The ghosts and goblins of Halloween have more commercial than theological interest, and the church discourages dabbling in the occult, fearing that the devil can play nasty tricks on those attempting, through seances, to contact loved ones “on the other side.”
But the medieval church had its own way of maintaining a line of comunication between the living and the dead. By offering masses for the faithful departed, the living could reduce the suffering of the holy souls in purgatory.
The English Reformation put a stop to this practice and, in so doing, weakened a bond which is of value to those suffering bereavement. The Anglican funeral service holds out the hope, in the future, of reunion with our loved ones, but, for the present, there is, between us and them, “a great gulf fixed” (Luke 16:26). In the poignant words of King David after the death of his infant son, “I shall go to him, but he will not return to me” (2 Samuel 12:23).

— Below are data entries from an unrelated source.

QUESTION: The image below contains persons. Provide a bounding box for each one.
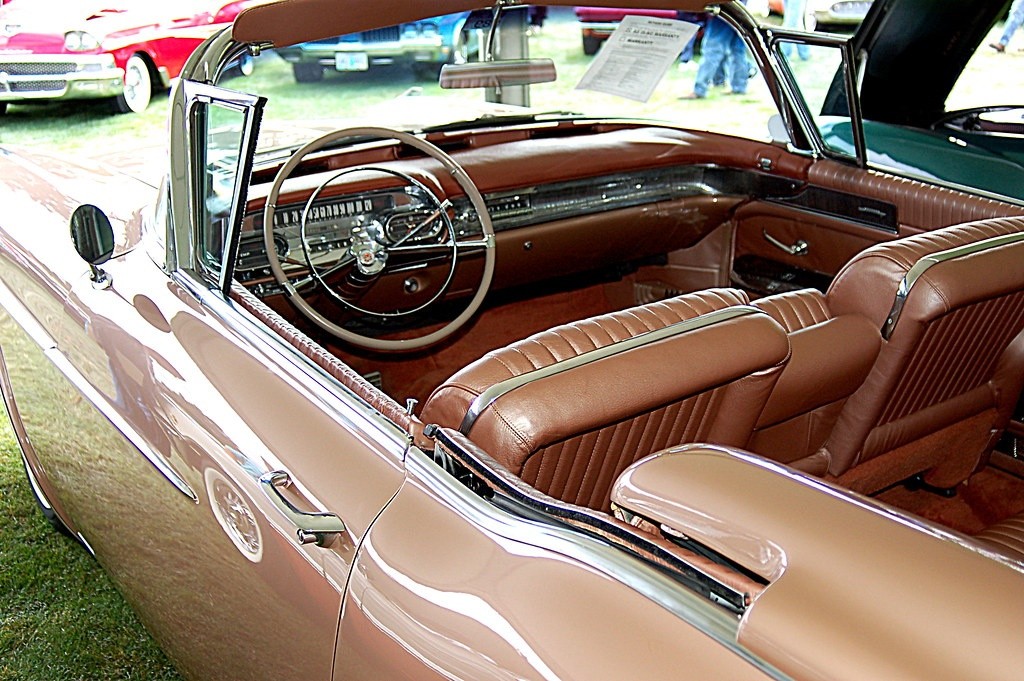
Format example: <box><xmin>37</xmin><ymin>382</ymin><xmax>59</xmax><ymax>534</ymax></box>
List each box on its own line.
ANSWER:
<box><xmin>679</xmin><ymin>0</ymin><xmax>812</xmax><ymax>99</ymax></box>
<box><xmin>989</xmin><ymin>0</ymin><xmax>1024</xmax><ymax>52</ymax></box>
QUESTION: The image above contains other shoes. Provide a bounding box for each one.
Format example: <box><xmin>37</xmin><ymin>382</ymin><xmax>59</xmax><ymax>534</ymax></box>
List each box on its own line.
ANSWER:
<box><xmin>724</xmin><ymin>90</ymin><xmax>745</xmax><ymax>96</ymax></box>
<box><xmin>680</xmin><ymin>93</ymin><xmax>700</xmax><ymax>100</ymax></box>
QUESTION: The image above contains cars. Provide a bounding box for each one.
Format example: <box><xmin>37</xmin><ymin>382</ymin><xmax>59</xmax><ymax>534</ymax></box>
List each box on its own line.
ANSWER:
<box><xmin>0</xmin><ymin>1</ymin><xmax>257</xmax><ymax>114</ymax></box>
<box><xmin>575</xmin><ymin>1</ymin><xmax>746</xmax><ymax>58</ymax></box>
<box><xmin>756</xmin><ymin>1</ymin><xmax>874</xmax><ymax>32</ymax></box>
<box><xmin>272</xmin><ymin>0</ymin><xmax>548</xmax><ymax>83</ymax></box>
<box><xmin>766</xmin><ymin>1</ymin><xmax>1024</xmax><ymax>209</ymax></box>
<box><xmin>0</xmin><ymin>1</ymin><xmax>1024</xmax><ymax>681</ymax></box>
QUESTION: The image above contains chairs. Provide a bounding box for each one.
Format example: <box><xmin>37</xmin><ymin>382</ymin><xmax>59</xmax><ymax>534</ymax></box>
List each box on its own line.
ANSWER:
<box><xmin>416</xmin><ymin>282</ymin><xmax>791</xmax><ymax>509</ymax></box>
<box><xmin>818</xmin><ymin>211</ymin><xmax>1023</xmax><ymax>497</ymax></box>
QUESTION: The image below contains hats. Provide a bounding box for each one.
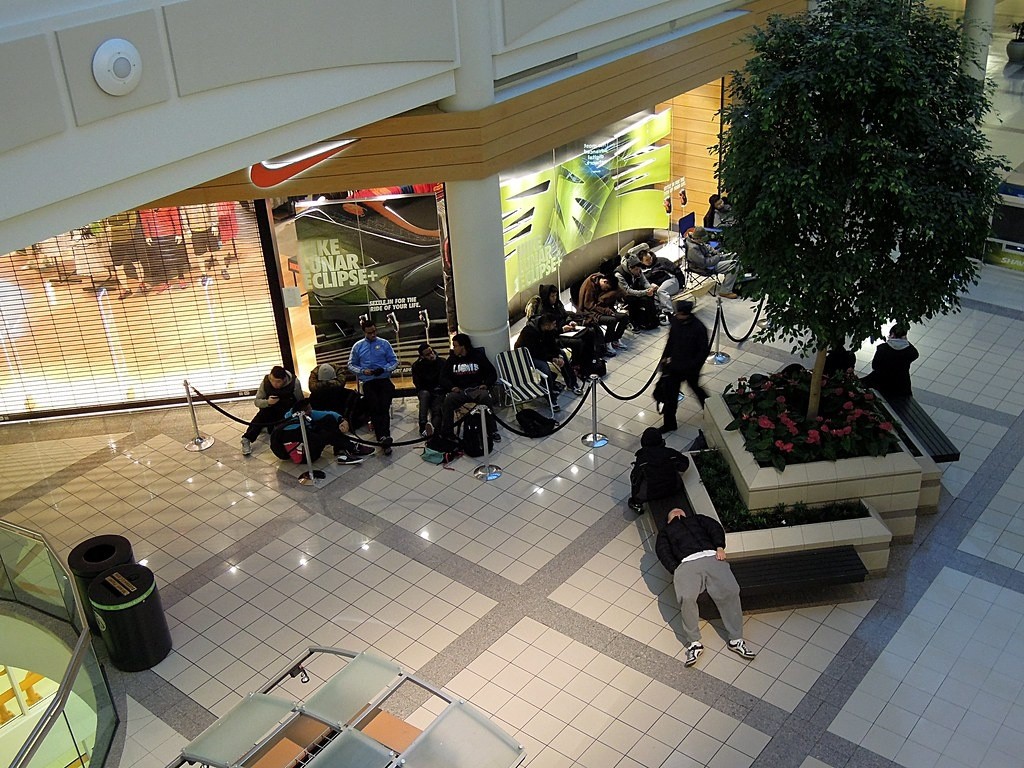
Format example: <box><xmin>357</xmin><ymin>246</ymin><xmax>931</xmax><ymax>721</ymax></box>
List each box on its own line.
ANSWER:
<box><xmin>692</xmin><ymin>225</ymin><xmax>708</xmax><ymax>239</ymax></box>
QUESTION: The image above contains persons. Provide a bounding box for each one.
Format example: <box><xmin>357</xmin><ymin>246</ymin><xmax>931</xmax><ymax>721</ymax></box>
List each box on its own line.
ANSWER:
<box><xmin>281</xmin><ymin>398</ymin><xmax>376</xmax><ymax>465</ymax></box>
<box><xmin>873</xmin><ymin>324</ymin><xmax>919</xmax><ymax>397</ymax></box>
<box><xmin>240</xmin><ymin>366</ymin><xmax>304</xmax><ymax>456</ymax></box>
<box><xmin>308</xmin><ymin>362</ymin><xmax>345</xmax><ymax>417</ymax></box>
<box><xmin>347</xmin><ymin>320</ymin><xmax>400</xmax><ymax>456</ymax></box>
<box><xmin>514</xmin><ymin>193</ymin><xmax>739</xmax><ymax>411</ymax></box>
<box><xmin>657</xmin><ymin>300</ymin><xmax>712</xmax><ymax>433</ymax></box>
<box><xmin>438</xmin><ymin>334</ymin><xmax>501</xmax><ymax>443</ymax></box>
<box><xmin>628</xmin><ymin>427</ymin><xmax>689</xmax><ymax>515</ymax></box>
<box><xmin>412</xmin><ymin>344</ymin><xmax>446</xmax><ymax>437</ymax></box>
<box><xmin>655</xmin><ymin>508</ymin><xmax>756</xmax><ymax>667</ymax></box>
<box><xmin>822</xmin><ymin>333</ymin><xmax>858</xmax><ymax>383</ymax></box>
<box><xmin>99</xmin><ymin>203</ymin><xmax>231</xmax><ymax>302</ymax></box>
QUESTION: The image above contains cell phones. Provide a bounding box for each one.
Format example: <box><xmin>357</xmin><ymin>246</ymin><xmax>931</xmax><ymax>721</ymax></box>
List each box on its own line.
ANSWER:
<box><xmin>270</xmin><ymin>396</ymin><xmax>278</xmax><ymax>399</ymax></box>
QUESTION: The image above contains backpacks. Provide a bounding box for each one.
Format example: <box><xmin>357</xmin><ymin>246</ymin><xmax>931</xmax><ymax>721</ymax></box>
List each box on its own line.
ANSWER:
<box><xmin>271</xmin><ymin>415</ymin><xmax>302</xmax><ymax>461</ymax></box>
<box><xmin>463</xmin><ymin>414</ymin><xmax>493</xmax><ymax>457</ymax></box>
<box><xmin>515</xmin><ymin>405</ymin><xmax>559</xmax><ymax>439</ymax></box>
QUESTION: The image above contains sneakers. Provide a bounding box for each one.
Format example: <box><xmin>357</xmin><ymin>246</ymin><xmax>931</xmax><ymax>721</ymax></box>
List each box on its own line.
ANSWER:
<box><xmin>727</xmin><ymin>640</ymin><xmax>756</xmax><ymax>659</ymax></box>
<box><xmin>241</xmin><ymin>438</ymin><xmax>252</xmax><ymax>455</ymax></box>
<box><xmin>351</xmin><ymin>442</ymin><xmax>376</xmax><ymax>456</ymax></box>
<box><xmin>337</xmin><ymin>450</ymin><xmax>363</xmax><ymax>465</ymax></box>
<box><xmin>684</xmin><ymin>642</ymin><xmax>704</xmax><ymax>668</ymax></box>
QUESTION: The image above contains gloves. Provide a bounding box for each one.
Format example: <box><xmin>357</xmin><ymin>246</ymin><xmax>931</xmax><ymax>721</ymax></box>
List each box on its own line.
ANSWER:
<box><xmin>371</xmin><ymin>368</ymin><xmax>384</xmax><ymax>377</ymax></box>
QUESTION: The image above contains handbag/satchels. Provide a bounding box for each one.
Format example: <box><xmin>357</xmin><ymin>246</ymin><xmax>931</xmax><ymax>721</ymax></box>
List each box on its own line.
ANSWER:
<box><xmin>580</xmin><ymin>357</ymin><xmax>606</xmax><ymax>377</ymax></box>
<box><xmin>413</xmin><ymin>434</ymin><xmax>463</xmax><ymax>471</ymax></box>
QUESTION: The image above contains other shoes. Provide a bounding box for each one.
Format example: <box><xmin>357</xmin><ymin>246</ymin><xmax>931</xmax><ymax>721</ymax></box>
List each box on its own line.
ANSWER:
<box><xmin>490</xmin><ymin>432</ymin><xmax>501</xmax><ymax>442</ymax></box>
<box><xmin>118</xmin><ymin>288</ymin><xmax>133</xmax><ymax>300</ymax></box>
<box><xmin>719</xmin><ymin>293</ymin><xmax>738</xmax><ymax>299</ymax></box>
<box><xmin>200</xmin><ymin>274</ymin><xmax>208</xmax><ymax>286</ymax></box>
<box><xmin>628</xmin><ymin>497</ymin><xmax>644</xmax><ymax>515</ymax></box>
<box><xmin>547</xmin><ymin>402</ymin><xmax>561</xmax><ymax>412</ymax></box>
<box><xmin>139</xmin><ymin>284</ymin><xmax>149</xmax><ymax>295</ymax></box>
<box><xmin>659</xmin><ymin>311</ymin><xmax>674</xmax><ymax>325</ymax></box>
<box><xmin>613</xmin><ymin>343</ymin><xmax>627</xmax><ymax>347</ymax></box>
<box><xmin>29</xmin><ymin>260</ymin><xmax>38</xmax><ymax>272</ymax></box>
<box><xmin>221</xmin><ymin>268</ymin><xmax>230</xmax><ymax>280</ymax></box>
<box><xmin>625</xmin><ymin>322</ymin><xmax>640</xmax><ymax>334</ymax></box>
<box><xmin>42</xmin><ymin>259</ymin><xmax>52</xmax><ymax>268</ymax></box>
<box><xmin>572</xmin><ymin>385</ymin><xmax>583</xmax><ymax>395</ymax></box>
<box><xmin>378</xmin><ymin>436</ymin><xmax>393</xmax><ymax>457</ymax></box>
<box><xmin>158</xmin><ymin>281</ymin><xmax>171</xmax><ymax>293</ymax></box>
<box><xmin>422</xmin><ymin>421</ymin><xmax>434</xmax><ymax>438</ymax></box>
<box><xmin>178</xmin><ymin>279</ymin><xmax>189</xmax><ymax>290</ymax></box>
<box><xmin>657</xmin><ymin>424</ymin><xmax>678</xmax><ymax>433</ymax></box>
<box><xmin>606</xmin><ymin>347</ymin><xmax>616</xmax><ymax>353</ymax></box>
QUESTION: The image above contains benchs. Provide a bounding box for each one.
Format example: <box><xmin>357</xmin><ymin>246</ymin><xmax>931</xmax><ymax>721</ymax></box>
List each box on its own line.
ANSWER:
<box><xmin>884</xmin><ymin>394</ymin><xmax>962</xmax><ymax>463</ymax></box>
<box><xmin>647</xmin><ymin>478</ymin><xmax>869</xmax><ymax>619</ymax></box>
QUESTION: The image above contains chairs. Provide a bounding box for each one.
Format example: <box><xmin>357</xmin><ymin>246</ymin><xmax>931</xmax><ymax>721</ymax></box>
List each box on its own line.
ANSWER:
<box><xmin>627</xmin><ymin>242</ymin><xmax>698</xmax><ymax>316</ymax></box>
<box><xmin>496</xmin><ymin>346</ymin><xmax>556</xmax><ymax>424</ymax></box>
<box><xmin>678</xmin><ymin>211</ymin><xmax>723</xmax><ymax>297</ymax></box>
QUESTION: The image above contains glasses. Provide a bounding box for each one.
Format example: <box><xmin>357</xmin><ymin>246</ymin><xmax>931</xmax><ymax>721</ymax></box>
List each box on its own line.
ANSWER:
<box><xmin>364</xmin><ymin>329</ymin><xmax>376</xmax><ymax>334</ymax></box>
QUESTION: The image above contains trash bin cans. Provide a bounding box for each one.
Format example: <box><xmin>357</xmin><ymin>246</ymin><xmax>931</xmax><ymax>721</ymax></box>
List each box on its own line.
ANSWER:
<box><xmin>67</xmin><ymin>534</ymin><xmax>136</xmax><ymax>620</ymax></box>
<box><xmin>88</xmin><ymin>563</ymin><xmax>173</xmax><ymax>674</ymax></box>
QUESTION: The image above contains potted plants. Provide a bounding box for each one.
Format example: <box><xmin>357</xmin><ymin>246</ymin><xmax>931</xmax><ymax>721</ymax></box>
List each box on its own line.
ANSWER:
<box><xmin>1006</xmin><ymin>20</ymin><xmax>1024</xmax><ymax>63</ymax></box>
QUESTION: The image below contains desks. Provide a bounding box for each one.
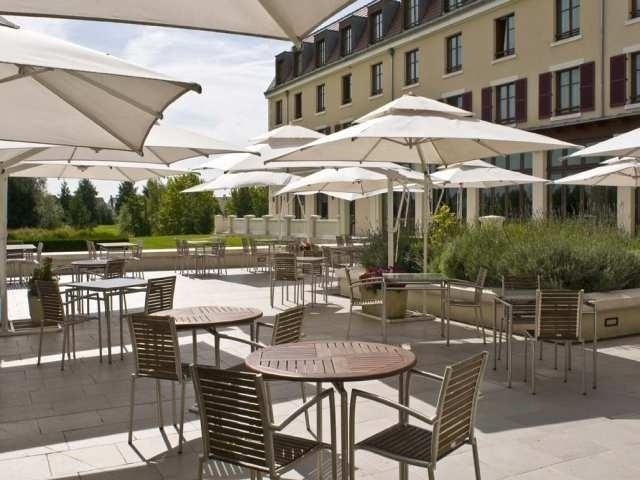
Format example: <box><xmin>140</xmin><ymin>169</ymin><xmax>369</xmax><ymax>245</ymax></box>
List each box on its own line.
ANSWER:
<box><xmin>493</xmin><ymin>295</ymin><xmax>598</xmax><ymax>390</ymax></box>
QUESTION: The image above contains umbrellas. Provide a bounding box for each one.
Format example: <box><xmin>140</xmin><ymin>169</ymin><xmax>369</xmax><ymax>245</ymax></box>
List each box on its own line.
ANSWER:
<box><xmin>1</xmin><ymin>1</ymin><xmax>356</xmax><ymax>54</ymax></box>
<box><xmin>545</xmin><ymin>155</ymin><xmax>640</xmax><ymax>188</ymax></box>
<box><xmin>7</xmin><ymin>159</ymin><xmax>193</xmax><ymax>183</ymax></box>
<box><xmin>1</xmin><ymin>121</ymin><xmax>262</xmax><ymax>331</ymax></box>
<box><xmin>559</xmin><ymin>124</ymin><xmax>640</xmax><ymax>160</ymax></box>
<box><xmin>0</xmin><ymin>13</ymin><xmax>203</xmax><ymax>158</ymax></box>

Most of the world religions teach some form of afterlife, but the conceptions are very different. The Hindu hope for Nirvana seems, to Westerners, at least, to be the negation of the Catholic hope for the Beatific Vision. Jesus’ words to the Sadducees, “In the resurrection they neither marry nor are given in marriage” (Matthew 22:30), scarcely cohere with Muslim depictions of paradise.
But reflection on the afterlife, however differently conceived, serves to place our present life in perspective and to help us understand its seriousness and the heavy responsibility it places upon us.
On Remembrance Day we intone the solemn refrain from Rudyard Kipling’s poem Recessional: “Lest we forget—lest we forget!” Forgetfulness has become a characteristic of modern society, and the prevalence of Alzheimer’s disease is a tragic symptom of this.
I have often lamented the corporate amnesia in our Anglican Church, where our past is no longer something we celebrate but rather something we suppress, in order to forget. Something similar is evident in Canadian society. In schools the emphasis is more on computers than on history. We live in a society where only the present is relevant, because only the present exists.
From the tragedy of Alzheimer’s we know what happens when memory goes: the external appearance of the individual remains, but the personality is no longer there. Something similar happens at the corporate level, whether in the church or in society: the institutions appear to be the same, but, without memory or appreciation of their past, they live out a zombie existence.
The development of the human psyche can only be understood in the context of our personal and collective past. In each of us is written the history of humankind. So our celebration on this Remembrance Sunday is not so much for those who have gone before as it is for us, just as our Lord’s exhortation in the eucharist we are celebrating is also for us: “do this in remembrance of me” (Luke 22:19).